* _PROBLEM DESCRIPTION_
Report every line in the records below that contains the word "Faucet", copying each such line in full.

* _RECORD SET_
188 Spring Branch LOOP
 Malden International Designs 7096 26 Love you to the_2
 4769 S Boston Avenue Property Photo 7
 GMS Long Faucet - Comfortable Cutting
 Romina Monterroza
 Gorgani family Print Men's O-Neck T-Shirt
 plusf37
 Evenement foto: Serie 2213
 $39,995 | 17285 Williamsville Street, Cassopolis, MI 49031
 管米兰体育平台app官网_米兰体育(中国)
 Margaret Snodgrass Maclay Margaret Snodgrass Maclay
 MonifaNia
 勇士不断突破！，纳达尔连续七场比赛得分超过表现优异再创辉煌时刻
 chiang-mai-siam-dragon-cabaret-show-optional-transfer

* _EXERCISE RESPONSE_
 GMS Long Faucet - Comfortable Cutting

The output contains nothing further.